Si la COVID-19 a laissé des lacunes dans le paysage du commerce de détail, certains besoins des consommateurs restent inchangés, ce qui crée des opportunités pour les entreprises qui peuvent y répondre

Nous sommes tous conscients de l’impact que la COVID-19 a eu sur les entreprises du monde entier : certaines des plus grandes marques mondiales, de Hertz et J.Crew à J.C. Penney et Pier 1, ont déposé leur bilan.

Si beaucoup d’autres sont restées en activité, elles ont été contraintes de faire pivoter leurs stratégies en modifiant leur empreinte, en fermant leurs sites et en réduisant leurs services. Ces changements ont entraîné des « espaces blancs », c’est-à-dire des lacunes dans les services que de nombreux consommateurs souhaitent encore combler.

Starbucks en est un parfait exemple.

Fondée en 1971, Starbucks est devenue une icône en reconnaissant une idée qui semble aujourd’hui simple : acheter et boire un café est une expérience personnelle, et non une transaction. En adaptant toute son approche de la vente au détail à cette idée, Starbucks a commercialisé ses cafés comme un « troisième lieu », une destination hors de la maison et du travail où les consommateurs sont encouragés à rencontrer des amis, à travailler ou simplement à se détendre avec un livre et leur boisson préférée.

En transformant son approche, Starbucks a transformé une industrie. Aujourd’hui, dans le sillage de la COVID-19, l’entreprise doit recommencer et il se peut qu’elle doive abandonner la stratégie même qui a été à la base de son succès.

Starbucks a pris la décision de fermer plus de 200 magasins et, pour de nombreux autres emplacements, de modifier son modèle de service pour passer au service au volant, à la collecte et au ramassage en bordure de trottoir. 

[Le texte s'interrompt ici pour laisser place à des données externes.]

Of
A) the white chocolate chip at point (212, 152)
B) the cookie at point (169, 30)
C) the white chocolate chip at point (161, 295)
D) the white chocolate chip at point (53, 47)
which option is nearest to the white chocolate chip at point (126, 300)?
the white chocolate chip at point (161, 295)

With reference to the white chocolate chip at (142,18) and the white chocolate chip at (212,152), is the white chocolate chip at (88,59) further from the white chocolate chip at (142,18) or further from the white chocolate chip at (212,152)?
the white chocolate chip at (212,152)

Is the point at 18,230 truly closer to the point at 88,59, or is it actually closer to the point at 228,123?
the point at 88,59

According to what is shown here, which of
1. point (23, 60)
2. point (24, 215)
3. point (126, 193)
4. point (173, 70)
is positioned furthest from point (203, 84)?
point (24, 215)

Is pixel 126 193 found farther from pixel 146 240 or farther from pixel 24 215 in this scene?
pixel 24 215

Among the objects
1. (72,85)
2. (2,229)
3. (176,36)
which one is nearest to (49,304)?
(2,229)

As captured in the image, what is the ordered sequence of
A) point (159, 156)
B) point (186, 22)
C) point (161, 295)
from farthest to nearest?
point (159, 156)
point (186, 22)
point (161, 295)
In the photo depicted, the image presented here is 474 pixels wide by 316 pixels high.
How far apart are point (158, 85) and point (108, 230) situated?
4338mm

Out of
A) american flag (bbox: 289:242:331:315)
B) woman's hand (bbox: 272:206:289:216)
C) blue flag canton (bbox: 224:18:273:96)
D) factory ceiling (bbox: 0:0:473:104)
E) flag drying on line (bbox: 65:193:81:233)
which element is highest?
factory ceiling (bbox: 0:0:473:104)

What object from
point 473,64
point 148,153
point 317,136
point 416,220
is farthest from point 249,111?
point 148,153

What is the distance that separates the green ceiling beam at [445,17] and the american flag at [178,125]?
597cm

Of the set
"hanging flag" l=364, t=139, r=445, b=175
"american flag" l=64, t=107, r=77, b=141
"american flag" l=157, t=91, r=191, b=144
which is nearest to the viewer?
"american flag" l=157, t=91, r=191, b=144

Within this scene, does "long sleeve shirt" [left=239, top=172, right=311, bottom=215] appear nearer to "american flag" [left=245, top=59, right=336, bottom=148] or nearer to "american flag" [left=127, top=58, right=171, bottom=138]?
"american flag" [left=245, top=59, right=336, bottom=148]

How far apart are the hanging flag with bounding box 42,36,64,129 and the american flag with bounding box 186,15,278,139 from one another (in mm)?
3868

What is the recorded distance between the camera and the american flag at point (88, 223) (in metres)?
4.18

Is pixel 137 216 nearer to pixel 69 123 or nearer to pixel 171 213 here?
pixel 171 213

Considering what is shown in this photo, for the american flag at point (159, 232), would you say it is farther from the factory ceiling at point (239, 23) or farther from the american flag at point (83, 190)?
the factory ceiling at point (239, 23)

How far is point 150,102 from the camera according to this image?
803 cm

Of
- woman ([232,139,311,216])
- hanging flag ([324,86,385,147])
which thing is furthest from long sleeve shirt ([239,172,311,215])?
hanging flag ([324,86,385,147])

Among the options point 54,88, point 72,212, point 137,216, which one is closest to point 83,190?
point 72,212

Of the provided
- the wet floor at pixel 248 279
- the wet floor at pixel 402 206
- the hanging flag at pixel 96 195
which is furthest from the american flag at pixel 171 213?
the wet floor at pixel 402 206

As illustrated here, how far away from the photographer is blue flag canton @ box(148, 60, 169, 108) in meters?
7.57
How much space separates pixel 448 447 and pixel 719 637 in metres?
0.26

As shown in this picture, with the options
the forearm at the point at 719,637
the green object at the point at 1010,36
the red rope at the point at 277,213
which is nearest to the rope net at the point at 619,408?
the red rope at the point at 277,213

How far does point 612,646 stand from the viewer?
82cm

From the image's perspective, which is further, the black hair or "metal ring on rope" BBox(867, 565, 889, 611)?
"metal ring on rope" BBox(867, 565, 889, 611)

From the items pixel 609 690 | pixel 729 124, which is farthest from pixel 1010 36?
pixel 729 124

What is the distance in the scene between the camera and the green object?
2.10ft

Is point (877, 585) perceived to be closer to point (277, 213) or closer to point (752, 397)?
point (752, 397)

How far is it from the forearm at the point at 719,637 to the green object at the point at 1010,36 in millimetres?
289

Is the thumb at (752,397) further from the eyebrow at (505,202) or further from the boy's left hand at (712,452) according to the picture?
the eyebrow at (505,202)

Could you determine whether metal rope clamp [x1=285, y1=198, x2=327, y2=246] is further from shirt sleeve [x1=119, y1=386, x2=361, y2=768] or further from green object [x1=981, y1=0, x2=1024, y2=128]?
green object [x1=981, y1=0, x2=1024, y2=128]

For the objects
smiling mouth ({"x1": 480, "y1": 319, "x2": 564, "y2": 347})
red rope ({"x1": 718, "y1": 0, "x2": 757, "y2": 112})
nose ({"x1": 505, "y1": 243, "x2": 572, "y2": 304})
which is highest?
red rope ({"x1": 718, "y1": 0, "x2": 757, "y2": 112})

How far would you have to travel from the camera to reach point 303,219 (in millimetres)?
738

Ce changement de stratégie ne peut que réduire le point de différenciation de Starbucks sur le marché. Et si ces nouveaux formats sont susceptibles de se trouver dans des lieux urbains à forte densité et à fort trafic, les consommateurs auront inévitablement soif de ce « troisième lieu » accueillant une fois de plus.

Cette décision importante de Starbucks laissera en fin de compte un précieux positionnement de la marque « vacant », ce qui donnera à d’autres entreprises la possibilité de répondre à ce besoin des consommateurs.

Et pas seulement les détaillants de café : si des concurrents comme Tim Hortons pourraient logiquement combler ce vide, les banques réfléchissent depuis des années à la manière de mieux utiliser leurs succursales. Pourraient-elles jouer ce rôle ? Prenez par exemple les formats Meeting Place et Experience RBC. Perennial | DCM a eu la chance de travailler avec la RBC pour créer ces espaces, et les a conçus spécifiquement pour encourager les gens à passer, à se détendre, peut-être à ouvrir leur ordinateur portable, ou simplement à charger leur téléphone, même s’ils n’ont pas d’opérations bancaires à faire. 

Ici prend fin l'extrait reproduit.